This uni has introduced a three-day working week to ‘sit around students’ lives better’

The uni in Leicester hopes this will allow students to get part-time jobs


De Montfort University in Leicester has introduced a three-day uni working week to allow students to get a part-time job whilst at university.

Instead of studying four modules at a time, with two hours of teaching a week on each spread across the week, students will study one module for seven weeks.

This means they will only have lectures, seminars and classes three days a week.

Vice Chancellor Prof Katie Normington said the change “sits around students’ lives better”.

De Montfort University trialled these “compact timetables” last year for half of its courses and is now introducing them across the entire university in September.

With students struggling to manage to survive on loans during the cost of living crisis, more than half of students now have a part-time job at uni with the number rising 45 per cent since 2022. This year, according to UCAS, two-thirds of freshers are expected to get a part-time job to get them through university.

Earlier this year, The Tab reported that almost a third of students skip lectures to save money during the cost of living crisis.

De Montfort’s Vice Chancellor Prof Katie Normington said: “The change allows for more compact timetables and this sits round students’ lives better.

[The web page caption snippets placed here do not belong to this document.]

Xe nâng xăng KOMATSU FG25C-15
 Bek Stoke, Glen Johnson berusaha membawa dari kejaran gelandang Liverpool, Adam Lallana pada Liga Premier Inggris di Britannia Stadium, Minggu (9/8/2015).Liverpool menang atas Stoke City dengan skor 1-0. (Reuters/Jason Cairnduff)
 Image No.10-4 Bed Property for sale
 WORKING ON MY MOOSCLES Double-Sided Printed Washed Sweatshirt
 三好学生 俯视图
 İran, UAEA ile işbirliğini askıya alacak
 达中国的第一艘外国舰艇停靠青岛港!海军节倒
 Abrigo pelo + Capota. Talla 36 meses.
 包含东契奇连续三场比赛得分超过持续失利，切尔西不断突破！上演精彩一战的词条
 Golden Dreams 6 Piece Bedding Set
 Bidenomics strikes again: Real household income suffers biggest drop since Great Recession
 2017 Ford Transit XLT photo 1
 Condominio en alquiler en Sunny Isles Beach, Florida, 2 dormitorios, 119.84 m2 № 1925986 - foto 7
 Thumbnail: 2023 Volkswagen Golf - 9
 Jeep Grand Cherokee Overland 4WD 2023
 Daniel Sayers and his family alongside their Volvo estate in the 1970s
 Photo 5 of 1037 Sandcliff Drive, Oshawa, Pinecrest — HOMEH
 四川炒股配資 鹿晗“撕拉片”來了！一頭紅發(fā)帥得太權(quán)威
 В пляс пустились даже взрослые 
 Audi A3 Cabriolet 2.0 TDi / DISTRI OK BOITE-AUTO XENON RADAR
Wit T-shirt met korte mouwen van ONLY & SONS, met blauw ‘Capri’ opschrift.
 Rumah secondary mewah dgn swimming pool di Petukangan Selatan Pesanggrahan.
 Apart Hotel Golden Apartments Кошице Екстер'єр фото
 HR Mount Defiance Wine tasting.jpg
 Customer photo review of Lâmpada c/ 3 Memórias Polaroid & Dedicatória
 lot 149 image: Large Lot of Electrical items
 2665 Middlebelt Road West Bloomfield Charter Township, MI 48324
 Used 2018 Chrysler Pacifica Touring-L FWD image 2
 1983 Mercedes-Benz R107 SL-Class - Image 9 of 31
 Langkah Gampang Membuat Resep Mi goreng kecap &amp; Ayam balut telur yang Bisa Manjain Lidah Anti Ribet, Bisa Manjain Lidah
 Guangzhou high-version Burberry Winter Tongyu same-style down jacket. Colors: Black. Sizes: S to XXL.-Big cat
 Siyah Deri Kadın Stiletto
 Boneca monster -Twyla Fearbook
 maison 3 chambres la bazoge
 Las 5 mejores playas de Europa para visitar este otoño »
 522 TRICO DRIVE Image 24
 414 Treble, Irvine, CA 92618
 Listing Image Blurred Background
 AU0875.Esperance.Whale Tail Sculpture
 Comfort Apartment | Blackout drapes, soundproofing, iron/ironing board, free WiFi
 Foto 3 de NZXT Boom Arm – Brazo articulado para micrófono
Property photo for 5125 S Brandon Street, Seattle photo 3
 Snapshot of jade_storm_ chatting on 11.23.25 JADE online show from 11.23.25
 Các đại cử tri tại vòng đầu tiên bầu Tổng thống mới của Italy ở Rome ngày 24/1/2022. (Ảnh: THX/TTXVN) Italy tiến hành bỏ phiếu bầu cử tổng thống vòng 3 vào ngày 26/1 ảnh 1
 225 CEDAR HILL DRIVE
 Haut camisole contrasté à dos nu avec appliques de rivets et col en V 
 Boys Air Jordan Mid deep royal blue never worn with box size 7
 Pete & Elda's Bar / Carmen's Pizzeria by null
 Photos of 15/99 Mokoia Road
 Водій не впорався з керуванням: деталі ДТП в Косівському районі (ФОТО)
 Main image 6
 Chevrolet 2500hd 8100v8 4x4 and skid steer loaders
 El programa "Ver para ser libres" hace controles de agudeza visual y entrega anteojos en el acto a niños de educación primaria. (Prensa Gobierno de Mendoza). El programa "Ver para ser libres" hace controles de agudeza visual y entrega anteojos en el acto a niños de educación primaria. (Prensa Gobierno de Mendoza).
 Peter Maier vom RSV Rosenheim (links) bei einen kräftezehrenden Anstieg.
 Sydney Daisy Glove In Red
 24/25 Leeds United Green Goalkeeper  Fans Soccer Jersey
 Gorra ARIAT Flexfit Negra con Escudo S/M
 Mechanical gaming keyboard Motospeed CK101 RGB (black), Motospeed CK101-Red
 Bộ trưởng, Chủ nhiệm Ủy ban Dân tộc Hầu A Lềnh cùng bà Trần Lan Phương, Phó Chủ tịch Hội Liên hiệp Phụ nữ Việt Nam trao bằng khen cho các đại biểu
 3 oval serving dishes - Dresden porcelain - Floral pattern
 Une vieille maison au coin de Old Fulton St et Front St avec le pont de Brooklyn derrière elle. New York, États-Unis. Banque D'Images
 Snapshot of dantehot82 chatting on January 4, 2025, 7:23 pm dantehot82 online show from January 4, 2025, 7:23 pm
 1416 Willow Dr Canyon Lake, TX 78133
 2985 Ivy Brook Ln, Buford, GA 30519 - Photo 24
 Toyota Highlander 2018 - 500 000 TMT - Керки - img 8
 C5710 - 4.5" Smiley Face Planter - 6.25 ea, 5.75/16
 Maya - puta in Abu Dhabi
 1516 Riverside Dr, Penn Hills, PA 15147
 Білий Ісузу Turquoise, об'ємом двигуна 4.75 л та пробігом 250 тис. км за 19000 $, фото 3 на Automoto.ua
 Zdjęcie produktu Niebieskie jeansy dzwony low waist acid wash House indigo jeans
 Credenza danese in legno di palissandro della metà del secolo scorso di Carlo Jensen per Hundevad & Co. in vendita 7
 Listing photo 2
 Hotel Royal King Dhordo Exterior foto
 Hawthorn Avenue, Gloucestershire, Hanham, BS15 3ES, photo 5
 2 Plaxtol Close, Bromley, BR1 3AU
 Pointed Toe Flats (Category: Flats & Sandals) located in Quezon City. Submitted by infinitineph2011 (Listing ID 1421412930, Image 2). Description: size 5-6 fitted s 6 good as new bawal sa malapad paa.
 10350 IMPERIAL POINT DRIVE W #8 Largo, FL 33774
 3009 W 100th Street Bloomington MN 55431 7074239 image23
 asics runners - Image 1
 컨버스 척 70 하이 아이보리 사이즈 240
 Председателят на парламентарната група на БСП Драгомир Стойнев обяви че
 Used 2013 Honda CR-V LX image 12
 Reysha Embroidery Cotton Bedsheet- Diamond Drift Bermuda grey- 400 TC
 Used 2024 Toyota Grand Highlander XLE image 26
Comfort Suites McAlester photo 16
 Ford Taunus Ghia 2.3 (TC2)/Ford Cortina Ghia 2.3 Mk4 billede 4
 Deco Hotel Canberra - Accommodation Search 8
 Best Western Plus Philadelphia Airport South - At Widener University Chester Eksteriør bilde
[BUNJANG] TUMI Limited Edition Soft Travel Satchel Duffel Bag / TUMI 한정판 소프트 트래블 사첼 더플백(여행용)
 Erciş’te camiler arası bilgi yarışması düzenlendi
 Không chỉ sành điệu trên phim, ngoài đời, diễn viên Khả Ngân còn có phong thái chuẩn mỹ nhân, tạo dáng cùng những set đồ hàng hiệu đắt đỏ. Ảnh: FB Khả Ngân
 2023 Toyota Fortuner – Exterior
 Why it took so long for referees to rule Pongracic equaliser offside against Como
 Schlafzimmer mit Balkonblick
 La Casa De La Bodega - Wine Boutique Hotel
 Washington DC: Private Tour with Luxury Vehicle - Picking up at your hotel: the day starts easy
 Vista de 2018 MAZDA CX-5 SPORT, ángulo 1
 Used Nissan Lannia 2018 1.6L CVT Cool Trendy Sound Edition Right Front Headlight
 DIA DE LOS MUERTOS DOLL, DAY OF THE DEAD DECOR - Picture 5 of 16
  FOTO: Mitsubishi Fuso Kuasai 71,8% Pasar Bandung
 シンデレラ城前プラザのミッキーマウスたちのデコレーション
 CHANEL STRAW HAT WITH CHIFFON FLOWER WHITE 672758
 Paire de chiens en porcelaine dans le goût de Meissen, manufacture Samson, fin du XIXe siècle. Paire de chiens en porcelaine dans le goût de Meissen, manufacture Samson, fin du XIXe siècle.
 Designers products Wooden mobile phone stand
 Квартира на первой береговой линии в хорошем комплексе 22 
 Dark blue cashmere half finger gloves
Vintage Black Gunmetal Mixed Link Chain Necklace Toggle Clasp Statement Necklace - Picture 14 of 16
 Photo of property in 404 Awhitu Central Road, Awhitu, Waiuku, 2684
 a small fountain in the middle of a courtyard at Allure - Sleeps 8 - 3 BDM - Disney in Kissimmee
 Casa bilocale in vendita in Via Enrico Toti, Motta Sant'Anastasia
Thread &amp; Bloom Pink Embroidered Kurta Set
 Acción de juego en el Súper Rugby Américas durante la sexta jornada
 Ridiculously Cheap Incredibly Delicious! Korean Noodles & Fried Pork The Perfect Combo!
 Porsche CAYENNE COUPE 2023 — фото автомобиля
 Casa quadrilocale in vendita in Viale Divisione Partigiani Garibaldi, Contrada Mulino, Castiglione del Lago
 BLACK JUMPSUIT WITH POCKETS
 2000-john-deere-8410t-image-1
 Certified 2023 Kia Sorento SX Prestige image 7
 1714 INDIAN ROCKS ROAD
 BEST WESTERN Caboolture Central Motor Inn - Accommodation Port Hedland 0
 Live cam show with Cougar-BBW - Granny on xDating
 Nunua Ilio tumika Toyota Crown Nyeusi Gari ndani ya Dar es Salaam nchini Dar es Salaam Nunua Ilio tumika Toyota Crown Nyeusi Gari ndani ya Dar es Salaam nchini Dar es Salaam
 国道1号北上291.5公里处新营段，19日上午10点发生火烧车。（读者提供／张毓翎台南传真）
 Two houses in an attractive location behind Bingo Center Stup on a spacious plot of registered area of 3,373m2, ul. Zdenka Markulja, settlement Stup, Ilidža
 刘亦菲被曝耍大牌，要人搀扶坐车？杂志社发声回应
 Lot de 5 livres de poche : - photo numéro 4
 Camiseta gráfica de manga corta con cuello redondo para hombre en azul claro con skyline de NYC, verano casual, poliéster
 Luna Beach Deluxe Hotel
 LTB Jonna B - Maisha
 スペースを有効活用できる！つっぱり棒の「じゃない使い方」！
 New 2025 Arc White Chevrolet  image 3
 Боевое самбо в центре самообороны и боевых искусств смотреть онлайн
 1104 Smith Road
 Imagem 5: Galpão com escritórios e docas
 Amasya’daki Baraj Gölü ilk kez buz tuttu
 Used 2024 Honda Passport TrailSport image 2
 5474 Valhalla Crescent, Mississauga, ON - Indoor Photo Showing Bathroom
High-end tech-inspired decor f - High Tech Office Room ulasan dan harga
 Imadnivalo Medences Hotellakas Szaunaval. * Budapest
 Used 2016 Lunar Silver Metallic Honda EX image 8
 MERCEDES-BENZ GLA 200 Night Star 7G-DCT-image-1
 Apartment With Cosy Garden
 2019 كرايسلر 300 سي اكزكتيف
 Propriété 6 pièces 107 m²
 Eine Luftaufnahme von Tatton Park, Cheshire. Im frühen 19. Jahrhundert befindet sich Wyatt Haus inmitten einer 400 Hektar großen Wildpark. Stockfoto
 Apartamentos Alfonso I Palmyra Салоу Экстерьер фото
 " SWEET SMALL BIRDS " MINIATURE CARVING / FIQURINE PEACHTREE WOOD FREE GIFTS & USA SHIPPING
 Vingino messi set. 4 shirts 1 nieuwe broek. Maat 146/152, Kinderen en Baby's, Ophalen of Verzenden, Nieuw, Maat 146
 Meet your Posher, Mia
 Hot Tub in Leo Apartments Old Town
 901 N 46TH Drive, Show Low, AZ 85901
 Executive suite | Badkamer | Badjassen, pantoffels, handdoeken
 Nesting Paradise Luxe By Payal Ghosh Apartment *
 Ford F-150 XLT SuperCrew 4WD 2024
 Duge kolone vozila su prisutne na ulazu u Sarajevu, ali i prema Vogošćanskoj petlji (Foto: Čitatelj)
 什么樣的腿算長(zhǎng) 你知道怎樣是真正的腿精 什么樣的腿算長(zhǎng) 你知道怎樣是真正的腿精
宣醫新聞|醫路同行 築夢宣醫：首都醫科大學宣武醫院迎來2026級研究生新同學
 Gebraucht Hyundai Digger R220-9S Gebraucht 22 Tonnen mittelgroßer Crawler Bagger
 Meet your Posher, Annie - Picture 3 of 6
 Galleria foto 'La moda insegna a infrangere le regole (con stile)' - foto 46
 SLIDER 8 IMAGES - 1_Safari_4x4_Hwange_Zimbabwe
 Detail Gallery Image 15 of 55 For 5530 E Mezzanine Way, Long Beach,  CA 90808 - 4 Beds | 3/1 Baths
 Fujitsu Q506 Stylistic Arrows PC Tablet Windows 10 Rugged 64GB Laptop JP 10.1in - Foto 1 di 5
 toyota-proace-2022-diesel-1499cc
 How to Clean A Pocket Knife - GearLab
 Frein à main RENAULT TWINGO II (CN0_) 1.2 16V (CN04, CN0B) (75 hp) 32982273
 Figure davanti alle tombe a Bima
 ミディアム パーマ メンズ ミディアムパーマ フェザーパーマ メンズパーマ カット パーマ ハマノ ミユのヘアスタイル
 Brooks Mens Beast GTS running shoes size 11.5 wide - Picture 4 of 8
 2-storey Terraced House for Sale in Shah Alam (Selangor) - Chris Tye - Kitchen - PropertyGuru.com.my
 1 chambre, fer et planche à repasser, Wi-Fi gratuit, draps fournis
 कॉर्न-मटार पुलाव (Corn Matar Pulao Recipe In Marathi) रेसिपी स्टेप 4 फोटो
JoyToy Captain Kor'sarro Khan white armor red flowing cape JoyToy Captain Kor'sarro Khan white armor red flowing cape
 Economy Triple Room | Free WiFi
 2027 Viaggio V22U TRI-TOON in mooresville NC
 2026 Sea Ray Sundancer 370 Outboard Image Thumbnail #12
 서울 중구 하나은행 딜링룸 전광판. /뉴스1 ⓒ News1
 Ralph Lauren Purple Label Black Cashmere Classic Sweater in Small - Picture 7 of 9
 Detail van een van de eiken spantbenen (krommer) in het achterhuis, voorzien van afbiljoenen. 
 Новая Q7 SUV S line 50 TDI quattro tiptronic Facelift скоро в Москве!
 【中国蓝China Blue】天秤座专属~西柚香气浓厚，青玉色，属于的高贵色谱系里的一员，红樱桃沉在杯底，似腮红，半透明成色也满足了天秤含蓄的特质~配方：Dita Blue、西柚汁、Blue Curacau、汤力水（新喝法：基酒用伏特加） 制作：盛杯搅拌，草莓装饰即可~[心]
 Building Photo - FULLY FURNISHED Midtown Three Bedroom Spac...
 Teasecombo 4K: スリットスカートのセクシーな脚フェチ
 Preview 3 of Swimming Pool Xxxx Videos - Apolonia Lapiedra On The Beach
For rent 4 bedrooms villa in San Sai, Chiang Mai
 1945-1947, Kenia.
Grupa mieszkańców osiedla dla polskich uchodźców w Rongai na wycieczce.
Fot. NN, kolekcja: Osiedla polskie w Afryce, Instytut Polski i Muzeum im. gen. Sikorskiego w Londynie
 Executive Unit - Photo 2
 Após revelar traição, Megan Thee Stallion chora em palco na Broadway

A lot of students are working and have other responsibilities, and it makes organisation of that easier. We had great feedback last year from students. Internal surveys show that those on the block-teaching timetable were about 10 per cent happier than those not doing it.”

Universities such as Sunderland, Coventry, Anglia Ruskin and The University of Law also have a compact three-day uni working week.

Coventry University said it will be teaching students at its Dagenham and Greenwich campuses over two and a half days a week as a direct result of the cost of living crisis. John Dishman, pro-vice-chancellor, told The Observer: “People just will not have access to courses unless it is built alongside their ability to work.

“Some people are working nearly five days a week and studying with us the rest of the time. It’s not so much a part-time job as a full-time one.”

Nick Hillman, director of the Higher Education Policy Institute said: “The increase in the proportion of students who feel compelled to do so many hours of paid employment that their studies may suffer is a particularly acute challenge.

“Those in power should urgently look afresh at the maintenance support on offer to undergraduates. The universities minister said recently that a fee rise was ‘just not going to happen’ because families were already facing cost pressures. But it is not the fees that are the problem to students in relation to cost of living. What affects them is rising rent and the prices in the supermarket and if ministers really cared about that, they’d be raising maintenance loans.”